If, however, the court in the first action would clearly not have had jurisdiction to entertain the omitted theory or ground (or, having jurisdiction, would clearly have declined to exercise it as a matter of discretion), then a second action in a competent court presenting the omitted theory or ground should not be held to be precluded. (emphasis supplied)

See also McLearn v. Cowen & Co., 48 N.Y.2d 696, 422 N.Y.S.2d 60, 397 N.E.2d 750 (1979) (claim barred).

As Shaoul notes, the question whether the first court would have declined to exercise its jurisdiction cannot rest upon speculation; a plaintiff must present sufficient information that the conclusion can be *254 reached that the first court would have declined to adjudicate the claims. The number of ways in which such fact may be demonstrated is limited only by the imagination of counsel. A rather sure way of establishing such fact, however, would be to request the first court to accept jurisdiction and to have that court rule on the matter.

In addition, a plaintiff may be able to demonstrate that the court would decline to exercise its jurisdiction by referring to previous instances in which that court has consistently declined to exercise its discretionary jurisdiction over similar claims. See Denver v. Block 173 Associates, supra (federal court's judgment dismissing federal claim on summary basis not res judicata of state claims because that court would not have continued to exercise its pendent jurisdiction over those claims).

Here, however, plaintiff pursued neither of these courses nor any other that demonstrated the federal court's reluctance to adjudicate such claims. While it is true that plaintiff initially included the state claims, which she now seeks to assert before the state court, in her federal court complaint, when that court directed plaintiff to show cause why it should exercise its discretion to invoke its pendent jurisdiction over those claims, she failed to do so.
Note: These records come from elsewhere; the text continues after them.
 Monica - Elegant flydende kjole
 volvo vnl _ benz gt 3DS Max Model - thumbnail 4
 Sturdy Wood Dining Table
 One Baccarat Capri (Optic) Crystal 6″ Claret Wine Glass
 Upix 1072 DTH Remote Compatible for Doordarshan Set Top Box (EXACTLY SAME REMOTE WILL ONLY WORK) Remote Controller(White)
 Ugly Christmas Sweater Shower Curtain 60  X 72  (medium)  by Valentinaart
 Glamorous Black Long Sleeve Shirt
Hence, the federal court's order was based upon plaintiff's default and, thus, the resulting dismissal of plaintiff's claims is not a clear showing that, given the opportunity to exercise its discretion, the federal court would have declined jurisdiction.
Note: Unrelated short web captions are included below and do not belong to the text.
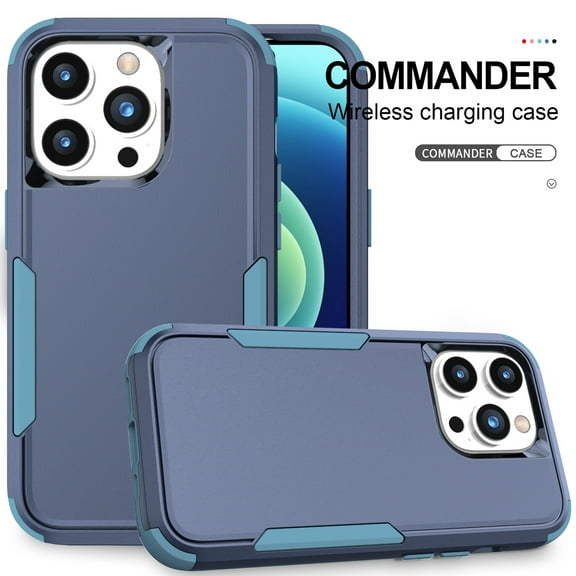 for iPhone 12 Pro Max Case, Defender Case Compatible with iPhone 12 Pro Max Case, Hybrid Heavy Duty Military Grade Full-Body Drop Shockproof Dustproof 3-Layers Rugged Protective Cover,
Royalblue/Green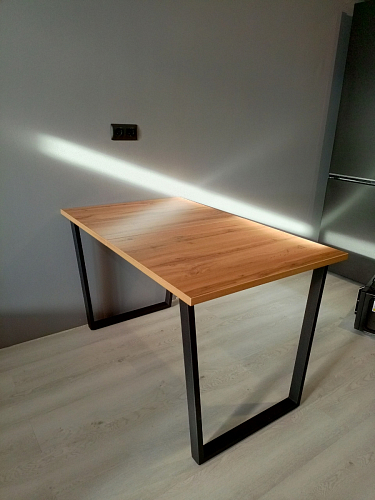 Стол раскладной Лота Лофт 120 25 мм юта / черный матовый фото покупателя 714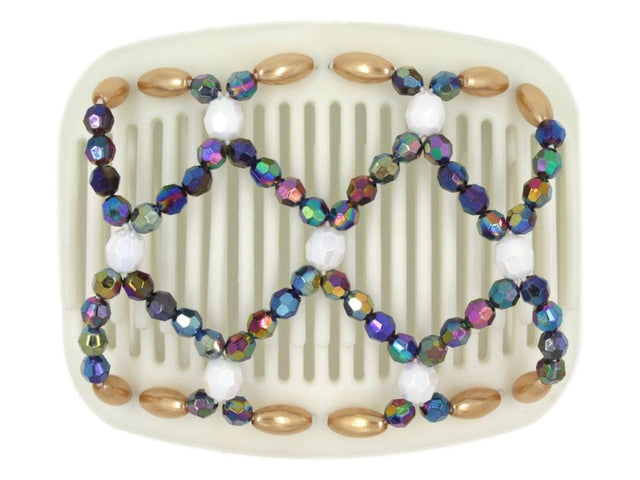 African Butterfly Hair Comb - Ndalena White 06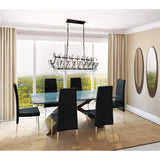 9910P58-24-200 Phraya 24 Light Up Chandelier With Dark Brown Finish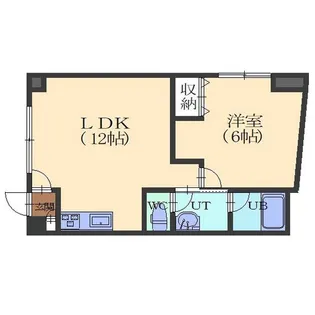 アーバンパレス762【1階】の間取り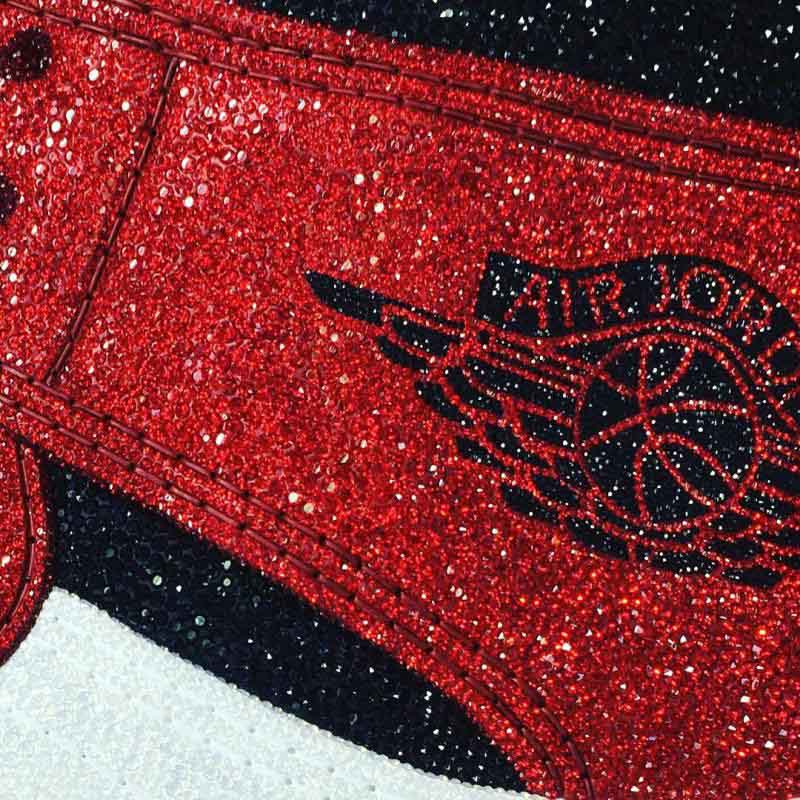 Air Jordan 1 con  cristales Swarovski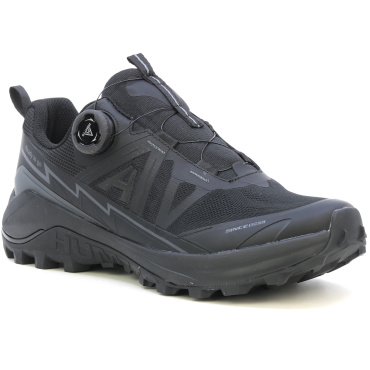 HUMTTO Actor czarne męskie buty outdoorowe, szybkie wiązanie Spinon®, lekkie i p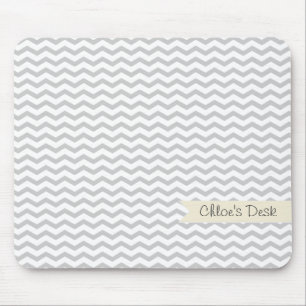 Tapis De Souris Chevron gris
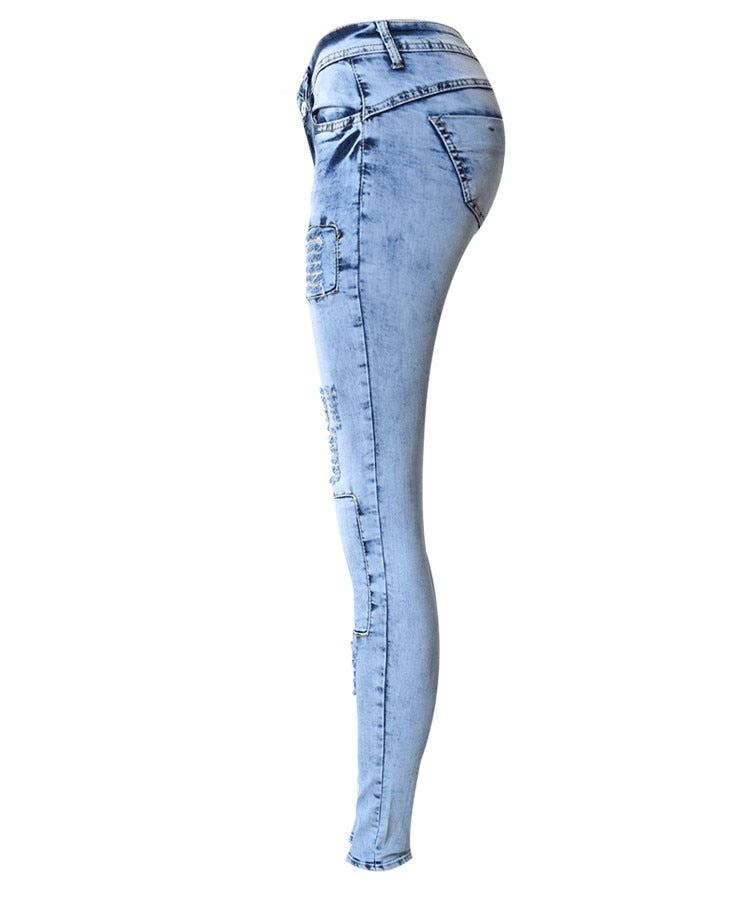 Sexy Push Up Denim Women Fashion Jeans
Further, plaintiff has not otherwise demonstrated that the federal court would not have exercised its discretionary jurisdiction over her state claims.
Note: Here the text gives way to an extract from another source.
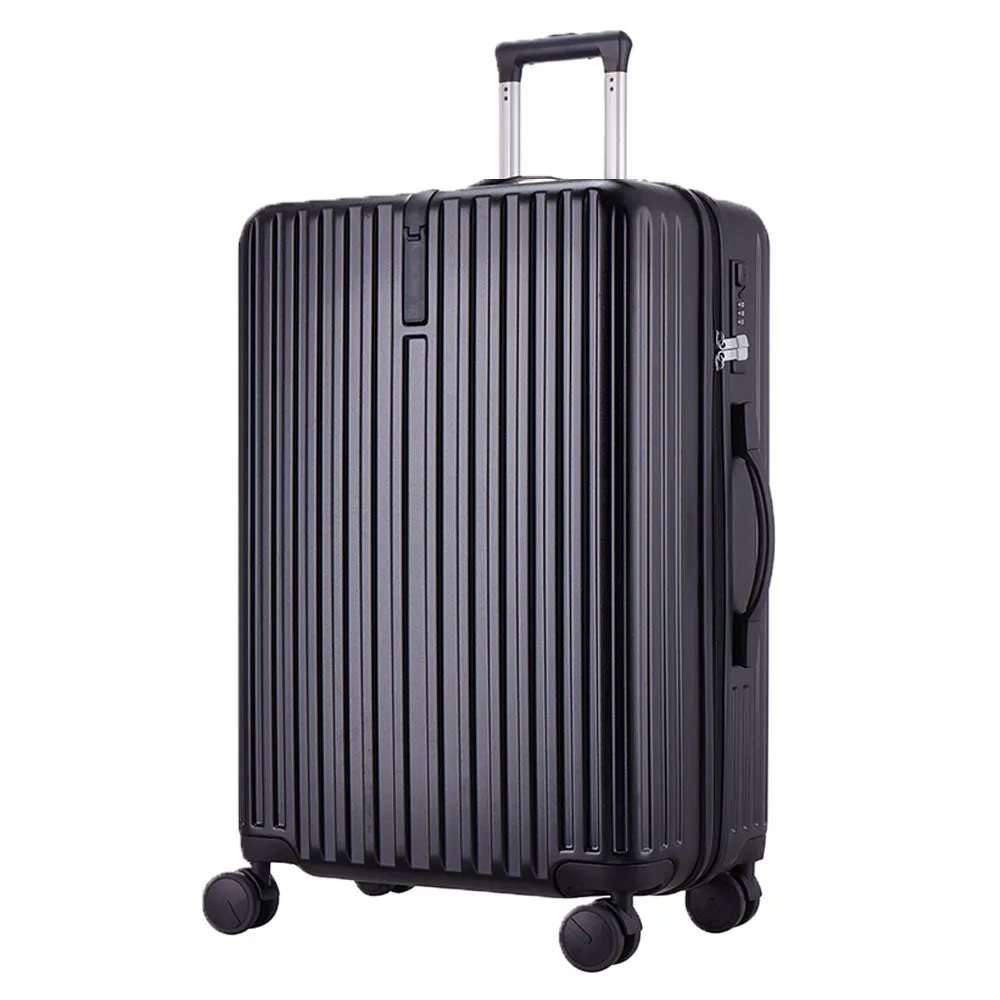 Claxton Structured Zipper Spinner Luggage with Bag Hook 28" Large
Hence, we conclude that, irrespective whether plaintiff was required to call upon the federal court's diversity jurisdiction, she failed to sustain her burden to prove that that court would have declined to exercise its discretionary pendent jurisdiction.

We reject Whalen's argument that United waived its right to assert the defense of res judicata by failing to object to her simultaneous maintenance of state and federal court actions. She did not raise this issue before the trial court and cannot, therefore, press it for the first time on appeal. See Dove v. Delgado, 808 P.2d 1270 (Colo.1991).

In light of our resolution of the foregoing issue, we need not address the remaining issues raised by the parties.

The judgment is affirmed.

COYTE and SMITH, JJ., concur.[*]

NOTES

[*] Sitting by assignment of the Chief Justice under provisions of the Colo. Const. art. VI, Sec. 5(3), and § 24-51-1105, C.R.S. (1988 Repl.Vol. 10B).